FRI can be done in a discrete set-up, and then, it is a version of compressed
sensing with particular matrices (convolution matrices, Fourier matrices, because
the sampling is uniform and shift-invariant). But FRI on a real interval is like CS with an infinite matrix

**(2)** FRI uses somewhat classic reconstruction techniques, similar to
what spectral estimation methods do (it is a dual problem).
It can thus leverage this experience, use the algorithms and the performance bounds (e.g. a lot is known, like Cramer-Rao).
CS uses a range of different algorithms, but most most proofs rely on random
matrices which are not necessarily realistic.

**(3)** CS is more general in the choice of kernels. However many practical scenarios
encountered in implementations will come down to shift-invariant systems
and uniform sampling, since analog front ends are the limiting factor,
and these use analog filters that are time-invariant.

References: all these papers are online at http://lcavwww.epfl.ch/~vetterli/publications/index.html

[1] M. Vetterli, “Sampling of piecewise polynomial signals,” Swiss Fed. Inst. Technol., Lausanne, Switzerland, LCAV, 1999.
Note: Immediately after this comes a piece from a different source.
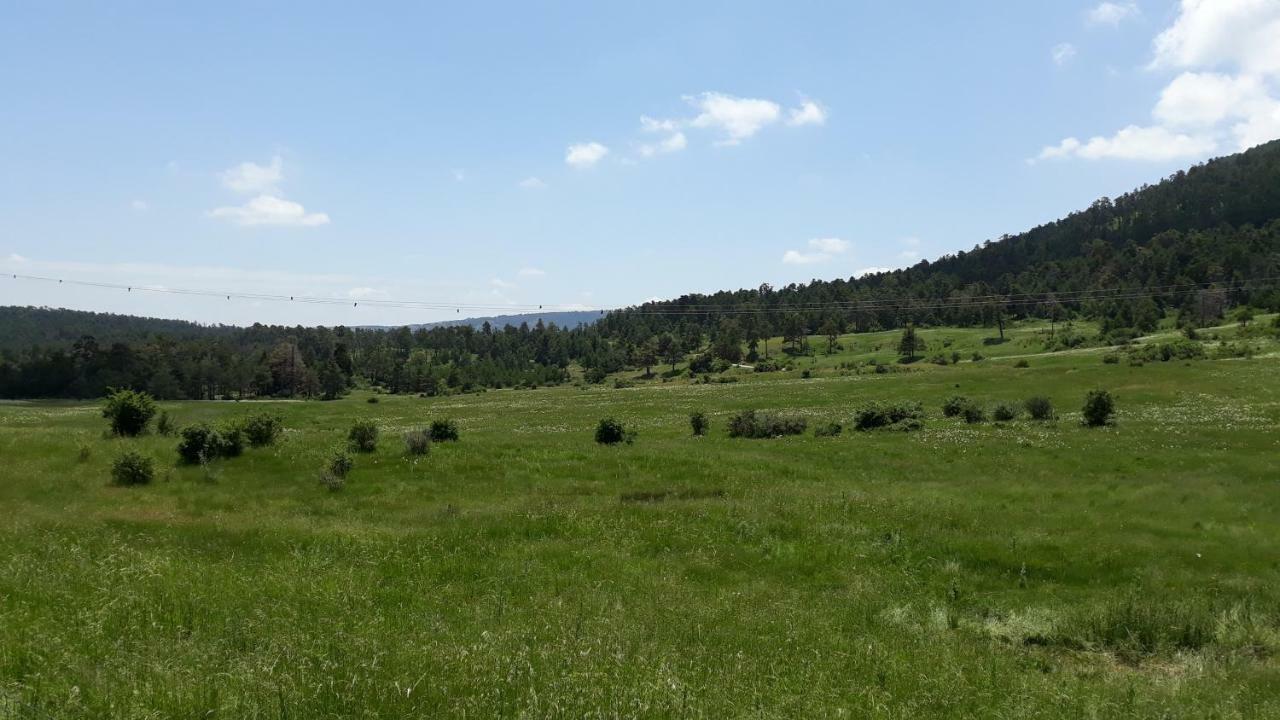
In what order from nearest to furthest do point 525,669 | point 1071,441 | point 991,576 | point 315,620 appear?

[2] M. Vetterli, P. Marziliano, and T. Blu, “Sampling signals with finite rate of innovation,” Swiss Fed. Inst. Technol., Lausanne, Switzerland, DSC-017, 2001.

[3] M. Vetterli, P. Marziliano, and T. Blu, “Sampling discrete-time piecewise bandlimited signals,” in Proc. Sampling Theory and Applications Workshop, Orlando, FL, May 2001, pp. 97–102.
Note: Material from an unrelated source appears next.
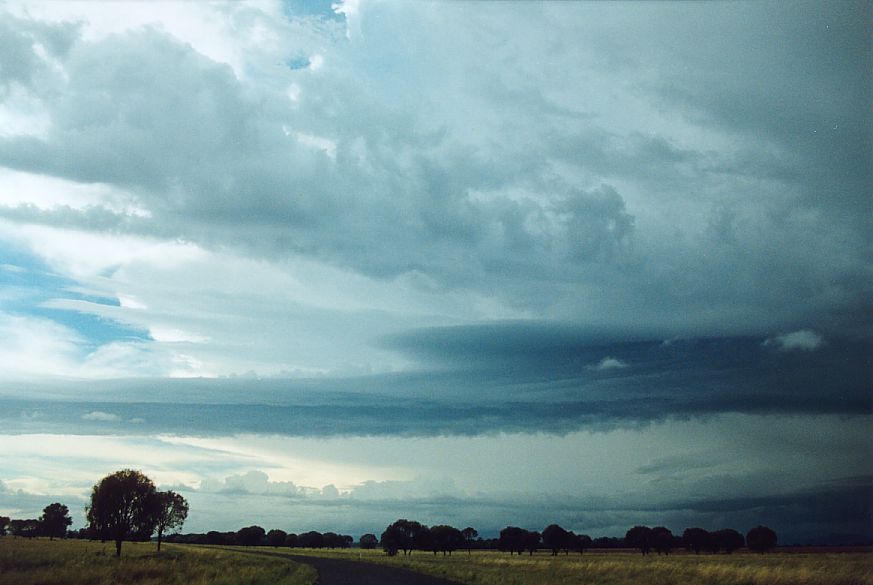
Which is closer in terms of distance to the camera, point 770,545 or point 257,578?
point 257,578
[4] M. Vetterli, P. Marziliano, and T. Blu, “A sampling theorem for periodic piecewise polynomial signals,” in Proc. IEEE Int. Conf. Acoust., Speech, Signal Process., Salt Lake City, UT, May 2001.

[5] M. Vetterli, P. Marziliano, and T. Blu, Sampling method, reconstruction method, and device for sampling and/or reconstructing signals, Patent application, filed March 26 2001.

[6] M. Vetterli, P. Marziliano and T. Blu, Sampling signals with finite rate of innovation, IEEE Transactions on Signal Processing, Vol. 50, Nr. 6, pp. 1417-1428, 2002.

[7] Pina Marziliano, Sampling Innovation, PhD Thesis, EPFL, Mar. 2001. http://infoscience.epfl.ch/record/32845

[8] I. Maravic and M. Vetterli, Sampling and Reconstruction of Signals with Finite Rate of Innovation in the Presence of Noise, IEEE Transactions on Signal Processing, Vol. 53, Nr. 8, pp. 2788-2805, 2005.

[9] T. Blu, P.L. Dragotti, M. Vetterli, P. Marziliano and L. Coulot, Sparse Sampling of Signal Innovations, IEEE Signal Processing Magazine, Vol. 25, Nr. 2, pp. 31?40, 2008.

[10] P.L. Dragotti, M. Vetterli and T. Blu, Sampling Moments and Reconstructing Signals of Finite Rate of Innovation: Shannon Meets Strang-Fix, IEEE Transactions on Signal Processing, Vol. 55, Nr. 5, Part 1, pp. 1741-1757, 2007.